More on transitioning to ultra-low sulfur diesel in India

Emissions control

The ICCT recently released a new consultant report looking at the costs of transitioning to ultra-low sulfur fuels (ULSF) in India and other countries. Two important issues came up during a webinar on key findings of the report: one about sulfur’s role as a lubricant, and another about the amount of diesel being transitioned to ultra-low sulfur diesel (ULSD).

Concerning the first, someone asked if ULSD would reduce diesel lubricity. And what would the costs of that be? To get some answers, we turned to the Chevron Diesel Fuels Technical Review. As it turns out, producing ULSD will reduce fuel lubricity, but not necessarily because of the low sulfur content. For example, biodiesels usually have good lubricity, while containing no sulfur or aromatics. More important than sulfur content is the process of hydrotreating, which is likely the option India will choose to produce ULSD. Heavy hydrotreating reduces fuel lubricity, and indeed problems occurred because of this in Sweden in the early 1990s.
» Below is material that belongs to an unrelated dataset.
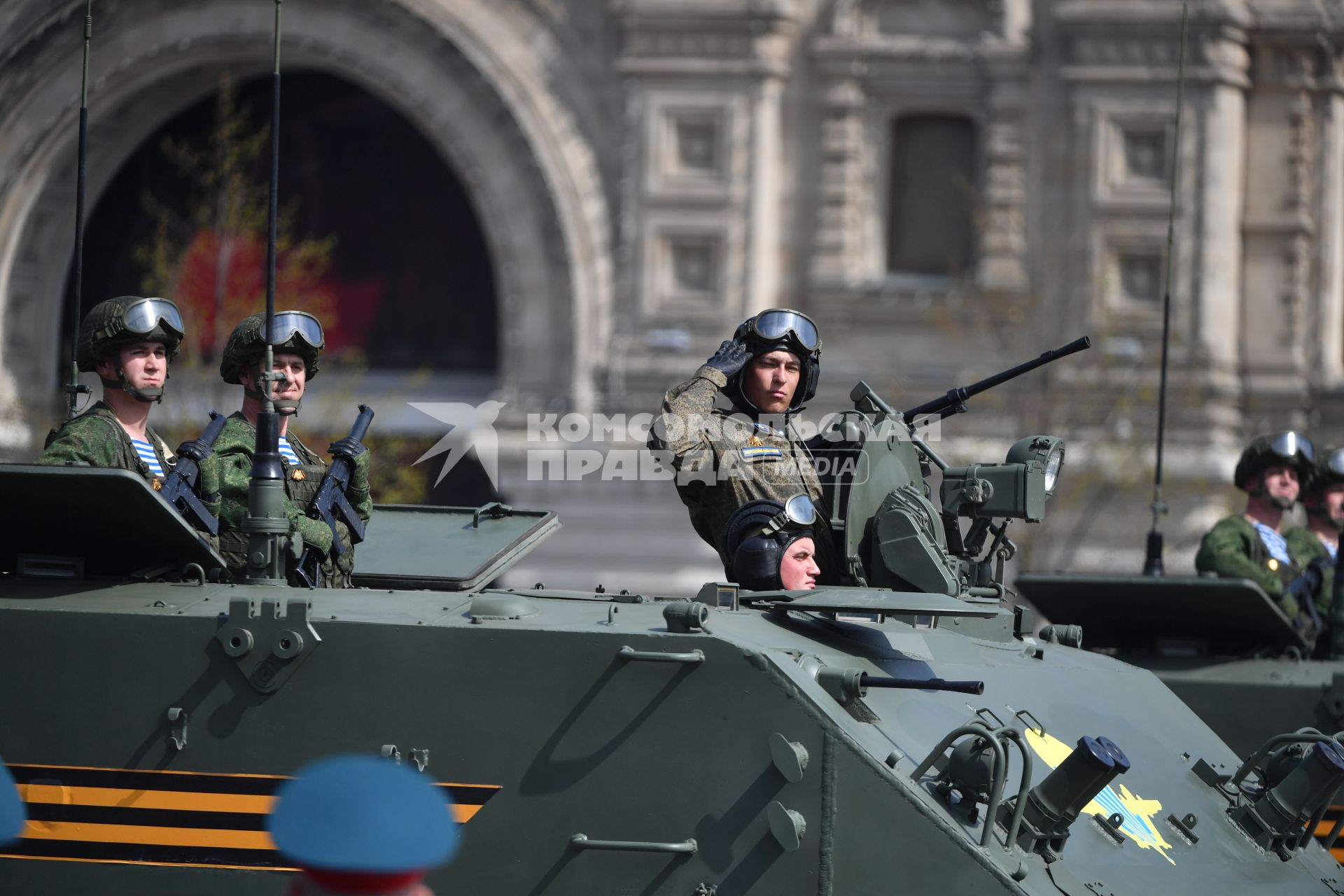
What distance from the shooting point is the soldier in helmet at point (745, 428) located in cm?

But this issue has since been resolved, thanks to a number of available fuel lubricity additives. Often, these additives also help prevent wear of fuel pumps and injectors too. Mono-acid additives are the most effective, requiring addition at low levels, while amide and ester additives need to be mixed in at slightly higher levels. Whichever additive a fuel refiner chooses, the main point is that they can restore fuel lubricity to necessary legal levels without compromising vehicle emissions. More important is assuring lubricity additives are effective. The good news here is that India already mandates the recommended test (ISO 12156-1) that ensures that the lubricity of fuel supplied in the market meets a minimum benchmark. Costwise, the US Energy Information Administration (EIA) estimated the cost of adding lubricants to be 0.053¢ (Rs. 0.026) per liter in the US—very inexpensive.

With respect to the second issue, the ICCT consultant report also stated that only on-road diesel was considered, meaning diesel used for other applications (industry, agriculture, etc.) would not be evaluated. Nevertheless, a closer look at the numbers reveals the modeling for India actually involves other diesel applications, as well as discussed below.

The report estimates total demand for diesel (including on-road, industry, agriculture, etc.) in 2010 was 1,250 thousand barrels per day. This is close to the 1,188 thousand barrels per day of diesel consumed that India’s Petroleum Planning and Analysis Cell (PPAC) reported for the 2010–2011 fiscal year. But when calculating costs for producing ULSD, the report did so for a diesel refining capacity of 1,363 thousand barrels per day, well above total current demand. The same can be said for the year 2015. Demand is expected to rise to 1,568 thousand barrels per day, but cost calculations were conducted for over 2,000 thousand barrels per day of diesel throughput.

All this means the ICCT consultant report is actually assuming all diesel production in India (save, possibly, some exports) is being transitioned to ULSD. Hence, the cost of transitioning only the on-road portion (currently roughly half of total diesel use) would be significantly less.